A fase processual da execução civil é concretizada pelo direito reconhecido em sentença ou por meio do título executivo extrajudicial, considera-se o momento em que se cria a expectativa ao credor em ser reparado de seus prejuízos e recuperar os valores oriundos de uma obrigação que não foi devidamente cumprida pelo devedor.
No entanto, em que pese a resistência do credor para obter a recuperação de seus valores, por meio de execução típica e atípica, na maioria de suas tentativas, restaram infrutíferas seu direito creditório. Usualmente isso ocorre em virtude de abuso do devedor, pois o credor se depara com a ocultação de patrimônio ou até mesmo se encontra no cenário em que o devedor só possui bens que são impenhoráveis.

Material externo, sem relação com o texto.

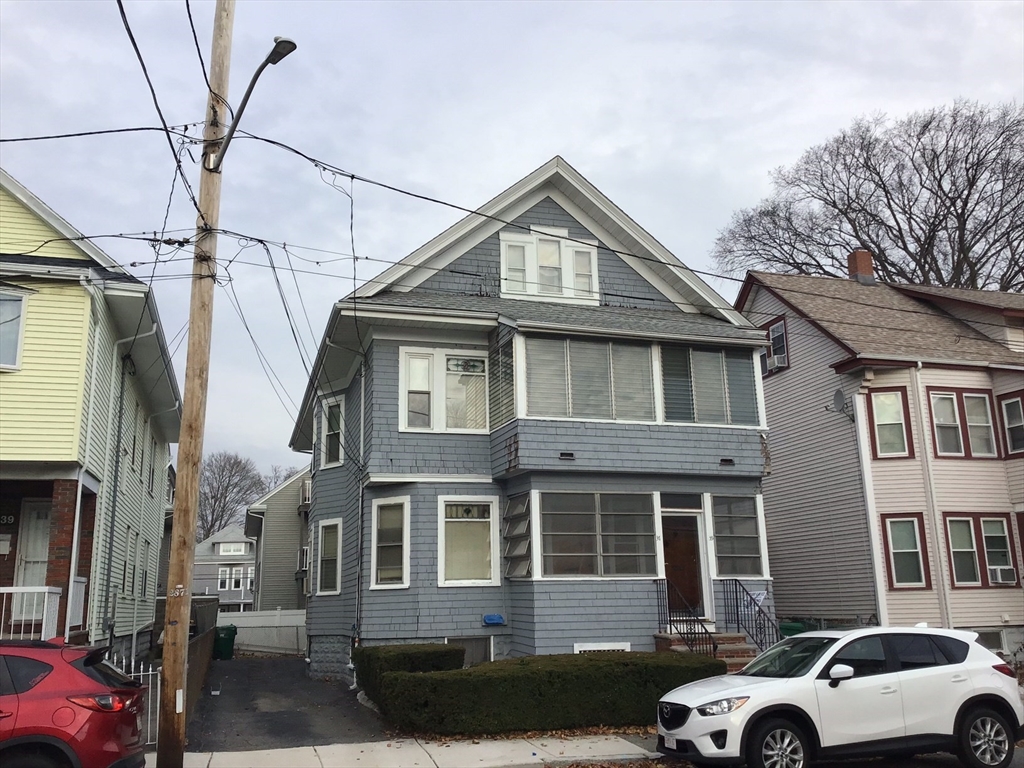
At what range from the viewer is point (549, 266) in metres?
19.5

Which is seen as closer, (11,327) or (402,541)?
(11,327)

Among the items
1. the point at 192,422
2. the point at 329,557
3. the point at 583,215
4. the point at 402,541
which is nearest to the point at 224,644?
the point at 329,557

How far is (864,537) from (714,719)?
12.8 metres

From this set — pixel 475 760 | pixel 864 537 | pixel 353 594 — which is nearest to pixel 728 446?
pixel 864 537

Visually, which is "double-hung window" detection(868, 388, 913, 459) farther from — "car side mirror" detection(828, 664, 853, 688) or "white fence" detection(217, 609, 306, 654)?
"white fence" detection(217, 609, 306, 654)

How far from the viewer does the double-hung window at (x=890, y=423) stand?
20984mm

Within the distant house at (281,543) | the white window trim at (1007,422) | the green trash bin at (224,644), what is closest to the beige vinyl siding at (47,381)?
the green trash bin at (224,644)

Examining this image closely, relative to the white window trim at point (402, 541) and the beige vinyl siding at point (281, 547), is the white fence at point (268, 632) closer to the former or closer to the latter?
the beige vinyl siding at point (281, 547)

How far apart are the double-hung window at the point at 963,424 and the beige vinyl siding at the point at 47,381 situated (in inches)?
710

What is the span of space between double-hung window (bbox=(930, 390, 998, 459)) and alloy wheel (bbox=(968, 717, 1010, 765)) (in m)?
11.6

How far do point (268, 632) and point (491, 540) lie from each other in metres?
14.7

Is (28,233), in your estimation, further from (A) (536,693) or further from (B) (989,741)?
(B) (989,741)

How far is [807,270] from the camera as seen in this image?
39.2m

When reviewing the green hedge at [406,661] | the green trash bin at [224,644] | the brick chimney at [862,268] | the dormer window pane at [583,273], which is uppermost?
the brick chimney at [862,268]
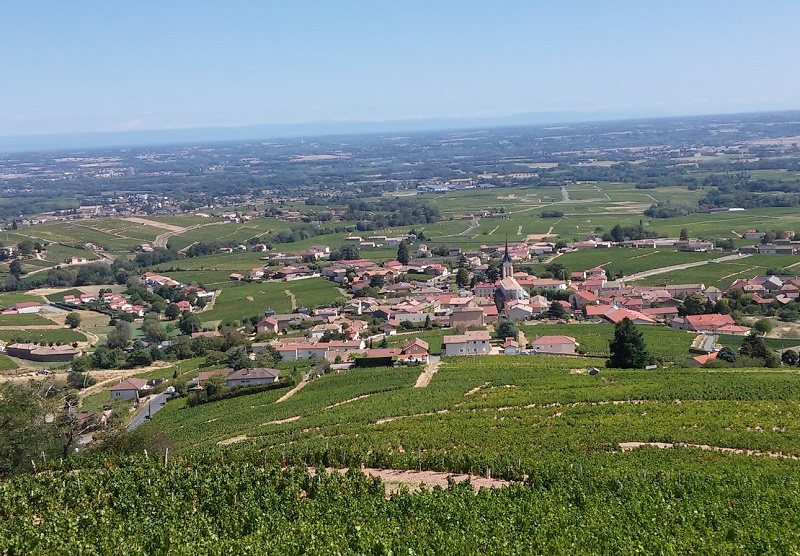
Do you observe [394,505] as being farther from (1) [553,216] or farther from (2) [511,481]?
(1) [553,216]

Não obstante as diversas formas de penhora, é de suma importância destacar que, com base na interpretação da lei, nem tudo pode ser levado à penhora em uma execução civil. Conforme pode ser observado no artigo 833 do Código de Processo Civil (CPC), há bens que são impenhoráveis. Destaca-se, neste artigo, o inciso IV do referido dispositivo legal, onde está previsto que os salários são impenhoráveis, ressalvadas as hipóteses previstas no §2º do mesmo artigo.1
No entanto, em 25.4.23, o STJ, por meio do REsp 1.874.22, em julgamento de embargos de divergência, admitiu a penhora do salário, estabelecendo a possibilidade da relativização da impenhorabilidade salarial, contanto que seja preservada a sobrevivência de forma digna para o devedor e sua família, aplicando o princípio da menor onerosidade para o devedor, conforme pode ser observado no trecho destacado: "permitindo que seja atenuada à luz de um julgamento principiológico, em que o julgador, ponderando os princípios da menor onerosidade para o devedor e da efetividade da execução para o credor, conceder a tutela jurisdicional mais adequada a cada caso, em contraponto a uma aplicação rígida, linear e inflexível do conceito de impenhorabilidade".
Diante do entendimento do STJ, iniciaram as discussões sobre o tema, existindo críticas acerca da relativização estabelecida, especialmente no que diz respeito à segurança do devedor. No entanto, ressalta-se que precisa ser averiguado com cautela se a penhora de salário irá comprometer a subsistência de forma digna do devedor e de sua família. Questiona-se até que ponto pode ser assegurado que prosseguir com uma penhora salarial não irá afetar a dignidade da pessoa humana e a proteção legal do salário. Indaga-se de quem será a responsabilidade para decidir o que pode ser considerada como a segurança do mínimo existencial de uma pessoa.
Por outro lado, se discute que a decisão de penhora salarial é correta, sob o argumento que o devedor não pode ad aeternum não satisfazer o débito do credor. A relativização da impenhorabilidade salarial também pode ser interpretada de forma positiva, visto que somente poderá ser relativizada de forma excepcional, ou seja, não será realizada antes mesmo de o credor tentar satisfazer o seu crédito por todas as formas típicas e atípicas presentes na fase de execução, além disso, não será penhorado o valor integral do salário, sendo observada com cautela a subsistência digna do devedor.
Superados os pontos da segurança ao devedor, torna-se importante destacar que o credor também precisa ter preservada sua dignidade do mínimo existencial, além da preservação dos princípios da execução.
Um dos pilares da execução civil é justamente o princípio da efetividade de execução, no intuito da satisfação do crédito. O credor dedicou tempo, valor monetário, para realizar uma prestação de serviço, realizou a venda de seu material e serviço, ou qualquer outro meio que gerou uma obrigação ao devedor em realizar um pagamento, sendo evidente que precisa ser viabilizado ao credor o seu retorno financeiro.
Deste modo, se há possibilidade de efetivar o recebimento de seu crédito por intermédio da penhora salarial do devedor, não há óbice em prosseguir com essa interpretação, desde que seja preservada a subsistência do devedor e sua família, uma vez que o juiz deve aplicar esforços para satisfação do crédito, com base no princípio da efetividade da execução.
Destarte, conclui-se que a decisão do STJ acerca da relativização é atrativa para o credor, tendo em vista que a satisfação na execução constantemente é infrutífera. No entanto, é de suma importância que seja definida de forma clara o limite da porcentagem que poderá ser penhorada, para assegurar e definir conceitualmente o mínimo existencial na vida de uma pessoa diante da penhora salarial, a fim de que a relativização da impenhorabilidade salarial concretize uma segurança jurídica para o credor, para o devedor e, por que não dizer, para o próprio magistrado, proporcionando uma decisão justa e eficaz.